A phylogenetic tree is a rooted tree with its leaves labeled by species, or strains of species, more abstractly known as taxa and it is a model used to exhibit ancestral relations between the species. More recently, it has been observed that, when certain biological events are believed to be involved, phylogenies can be better represented as (possibly cyclic) networks.
A pathway is a series of interactions among molecules in a cell that leads to a certain product or a change in a cell and can trigger the assembly of new molecules, such as a fat or a protein.
Whichever is the structure we decide to use, there are many reasons to wonder whether they are similar or not, and hence many distances have been introduced in the literature in order to quantify the dissimilarity of two structures. Among them there are MAST and MASN, consisting in looking for the Maximum Agreement SubTree and SubNetwork, respectively, that somehow require to search isomorphic subgraphs within the input structures.
In this research, we aim at introducing for the first time a new notion of distance that works for each one of the general structures defined above; this versatility is guaranteed because it is heavily based on the concept of graph isomorphism (GI), on which the experience of the components of the research group is very strong.
Also the idea of introducing the isomorphism is completely novel and we believe we can achieve very interesting results.
Although many distances have been defined and tested in the literature, unfortunately none of them is satisfactory.
Indeed, classical distances are easy to compute but are not able to convey enough information (e.g. Robinson-Foulds distance is overly sensitive to some small changes: just moving a leaf at the end of a caterpillar tree -i.e. a single spine to which all leaves are attached- to the other end will create a tree with the maximum possible RF distance to the original tree, yet the two trees are intuitively very similar).
On the contrary, distances based on transformation operations would be more useful to discriminate structures, but are NP-hard to compute and most of real data-sets are too large to be handled in a reasonable time, so they are in fact unusable.
So, our idea to introduce a new distance based on the concept of graph isomorphism would have the merit of satisfactorily comparing either biological or medical structures because it would act globally, as distances based on transformations are able to do, but it would exploit the tractability of graph isomorphism problem on trees and other special graphs to be computed in polynomial time.
So, it would capture a good balance between effectiveness and efficiency, with immediate gains for all the applications exploiting distances between structures we have already discussed.
Aware that bioinformatics and computer science applied to medicine have a lot in common, most of the members of this research group are within the Interdepartment Center S.T.I.T.C.H. (Sapienza information-based Technology InnovaTion Center for Health https://web.uniroma1.it/stitch/). This is for us a great opportunity to interact with researchers in medicine, who will provide us some interesting real-life scenarios to lead our experiments.
Moreover, we interact with the Evolutionary Biology Lab at INRIA, Grenoble, and this put us in contact with biologists, proposing us many applicative context.
Furthermore, this group is in contact with some of the most expert researchers in the field of GI.
We are sure we will be able to take advantage by the relations with these multidisciplinary research areas, both in terms of gaining real-life problems to solve and in terms of verifying the applicability of our solutions.
Finally, we observe that this research group has variegated competences, from theoretical computer science to algorithmics, from formal methods to bioinformatics, from network medicine to logics, from parallel systems to wireless networks.

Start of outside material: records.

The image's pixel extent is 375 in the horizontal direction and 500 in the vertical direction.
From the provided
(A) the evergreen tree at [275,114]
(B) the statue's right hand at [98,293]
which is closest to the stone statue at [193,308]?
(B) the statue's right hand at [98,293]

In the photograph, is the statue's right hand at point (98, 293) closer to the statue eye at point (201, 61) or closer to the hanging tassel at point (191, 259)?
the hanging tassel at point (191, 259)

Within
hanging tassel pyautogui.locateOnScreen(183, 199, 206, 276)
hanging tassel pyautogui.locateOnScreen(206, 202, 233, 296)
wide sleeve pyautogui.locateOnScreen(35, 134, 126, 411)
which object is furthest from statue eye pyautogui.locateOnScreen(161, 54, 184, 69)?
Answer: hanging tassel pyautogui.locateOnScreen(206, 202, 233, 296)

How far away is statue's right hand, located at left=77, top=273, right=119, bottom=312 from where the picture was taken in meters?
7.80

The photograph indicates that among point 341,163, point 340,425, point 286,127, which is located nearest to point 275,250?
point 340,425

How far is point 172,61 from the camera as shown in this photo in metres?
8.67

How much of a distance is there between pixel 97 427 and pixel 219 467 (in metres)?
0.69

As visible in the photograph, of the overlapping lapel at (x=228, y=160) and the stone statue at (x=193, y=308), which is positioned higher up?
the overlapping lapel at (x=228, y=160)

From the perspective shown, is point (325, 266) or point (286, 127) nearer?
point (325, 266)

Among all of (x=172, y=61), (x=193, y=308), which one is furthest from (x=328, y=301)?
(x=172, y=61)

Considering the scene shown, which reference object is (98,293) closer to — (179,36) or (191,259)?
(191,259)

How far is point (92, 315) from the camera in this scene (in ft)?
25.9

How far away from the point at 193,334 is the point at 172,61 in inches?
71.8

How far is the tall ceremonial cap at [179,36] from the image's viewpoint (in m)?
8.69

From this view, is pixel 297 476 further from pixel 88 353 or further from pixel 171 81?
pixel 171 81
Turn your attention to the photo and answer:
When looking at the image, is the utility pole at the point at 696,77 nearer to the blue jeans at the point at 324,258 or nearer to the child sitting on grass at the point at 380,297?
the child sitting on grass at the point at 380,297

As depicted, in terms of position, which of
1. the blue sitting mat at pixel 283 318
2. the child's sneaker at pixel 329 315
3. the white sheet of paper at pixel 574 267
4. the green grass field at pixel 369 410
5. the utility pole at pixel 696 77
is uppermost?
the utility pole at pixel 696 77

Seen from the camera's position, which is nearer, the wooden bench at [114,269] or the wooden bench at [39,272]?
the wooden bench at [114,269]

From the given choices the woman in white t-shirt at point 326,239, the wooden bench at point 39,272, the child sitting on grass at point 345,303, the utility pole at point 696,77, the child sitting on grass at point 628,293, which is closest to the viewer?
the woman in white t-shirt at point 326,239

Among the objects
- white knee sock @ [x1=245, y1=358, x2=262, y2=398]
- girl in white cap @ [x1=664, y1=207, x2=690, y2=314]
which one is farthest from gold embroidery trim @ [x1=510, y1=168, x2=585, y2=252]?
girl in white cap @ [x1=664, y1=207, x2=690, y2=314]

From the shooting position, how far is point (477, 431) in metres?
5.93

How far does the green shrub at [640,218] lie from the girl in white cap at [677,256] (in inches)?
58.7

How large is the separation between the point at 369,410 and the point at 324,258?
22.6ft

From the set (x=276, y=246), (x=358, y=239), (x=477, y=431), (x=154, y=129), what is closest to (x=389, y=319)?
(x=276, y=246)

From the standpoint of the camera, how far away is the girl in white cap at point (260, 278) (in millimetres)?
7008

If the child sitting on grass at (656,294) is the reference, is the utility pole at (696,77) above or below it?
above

This is a richness, because we will have the opportunity to apply the techniques used in our original scientific fields to the subject of this project and will be able to retrieve the many results present in the literature that are hidden under several names and contexts and have been designed to solve completely different problems.
We have already experienced that this approach of meeting all together on a problem, each coming from a different field of computer science, is successful and leads to strong results.